Large-scale, genome-wide gene expression profiling studies of HGSOC by Tothill et al. [4] and TCGA [5] indicate the existence of distinct molecular subgroups, with both studies identifying a subgroup enriched in immune response genes. While these studies incorporated a wide range of presenting clinical parameters, ascites volume was not included. A preliminary comparison of our upregulated genes in tumors associated with low-volume ascites with the genes upregulated in the TCGA immune group indicates an overlap (shown in Figure 1) that is not expected by chance alone (, hypergeometric test). The number of samples available for our discovery cohort was limited in size due to the variable capturing and inconsistent quantification of ascites volume in tumor banks and clinical databases, which resulted in our inability to find an external dataset to validate our findings. Nonetheless, our results are highly suggestive that low-volume ascites may be an associating clinical parameter of the “immune” molecular subgroup of HGSC.
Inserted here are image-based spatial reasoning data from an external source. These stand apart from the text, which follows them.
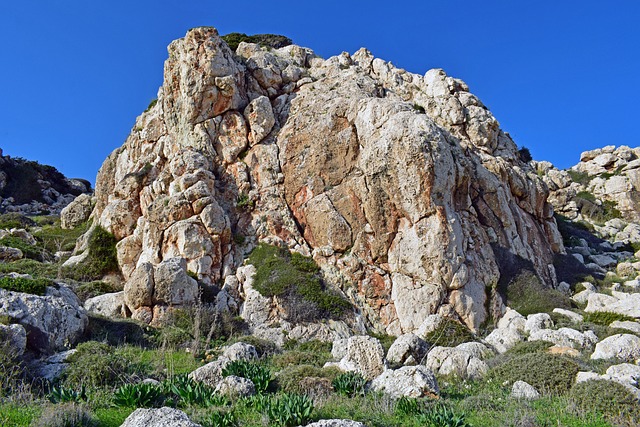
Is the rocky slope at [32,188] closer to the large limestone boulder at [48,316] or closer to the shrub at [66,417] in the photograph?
the large limestone boulder at [48,316]

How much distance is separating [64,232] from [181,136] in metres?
14.1

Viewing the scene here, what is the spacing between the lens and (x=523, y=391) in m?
12.3

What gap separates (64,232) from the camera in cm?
3825

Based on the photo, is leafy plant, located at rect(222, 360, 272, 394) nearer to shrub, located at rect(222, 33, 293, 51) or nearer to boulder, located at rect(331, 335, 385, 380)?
boulder, located at rect(331, 335, 385, 380)

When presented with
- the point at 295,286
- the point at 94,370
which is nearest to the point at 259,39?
the point at 295,286

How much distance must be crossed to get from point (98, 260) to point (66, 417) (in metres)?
22.2

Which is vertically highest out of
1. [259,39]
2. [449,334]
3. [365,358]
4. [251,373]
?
[259,39]

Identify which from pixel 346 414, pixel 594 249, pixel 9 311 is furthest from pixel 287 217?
pixel 594 249

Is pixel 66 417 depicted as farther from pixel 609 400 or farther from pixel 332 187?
pixel 332 187

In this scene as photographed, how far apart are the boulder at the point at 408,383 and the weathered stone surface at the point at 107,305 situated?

The surgical outcome at the end of primary cytoreductive surgery is one of the most important independent predictors of survival for advanced stage EOC. While resection of all macroscopic residual tumor is the optimal goal, debulking of tumor lesions to <1.0 cm in their greatest dimension is considered beneficial [30]. Other independent prognostic factors identified by a large retrospective study of 1895 patients diagnosed with stage III EOC include age, histological type, and performance status [31]. In our study, age was similar between the two groups and histological type was restricted to HGSOC; performance status was not addressed. Our results show that patients with advanced stage HGSOC presenting with low-volume ascites have improved survival compared to patients with high-volume ascites. It remains unclear as to whether this is the result of improved surgical outcome, an enhanced immunoresponsiveness, or an interaction between these two factors.

5. Conclusion

This study shows that HGSOC presenting with low-volume ascites has molecular features distinct from HGSOC presenting with high-volume ascites and is characterized by an enhanced immunoreactive phenotype, better surgical outcome, and prolonged overall survival. While further prospective studies are required, our findings suggest that these patients are likely to achieve favorable outcome at the end of primary cytoreductive surgery. Our results also indicate that adjuvant immunotherapy may be a reasonable future approach for the treatment of ascites. We believe that ascites volume is an important clinical parameter that should be accurately captured to enable future research on differences in ascites volume in advanced ovarian cancer.

Abbreviations

CTL:Cytotoxic T lymphocytes
EOC:Epithelial ovarian cancer
FDR:False discovery rate
FWER:Family wise error rate
GO:Gene ontology
GSEA:Gene set enrichment analysis
HGSOC:High-grade serous ovarian cancer
IQR:Interquartile range
TCGA:The cancer genome atlas
TILS:Tumor infiltrating lymphocytes
VEGF:Vascular endothelial growth factor.

Conflict of Interests

The authors declare that there is no conflict of interests.

Acknowledgments

This study was funded by CIHR MOP106679 and Department of Obstetrics and Gynecology, Mt. Sinai Hospital/Princess Margaret Hospital. The authors thank the patients and University Health Network Biospecimen Sciences Program staff (Dr. D. Chadwick), who contributed the biospecimens for this project. The authors also thank Brendan Charles for helping in extracting clinical data and Christine Massey, M.S., for statistical analysis of clinical data.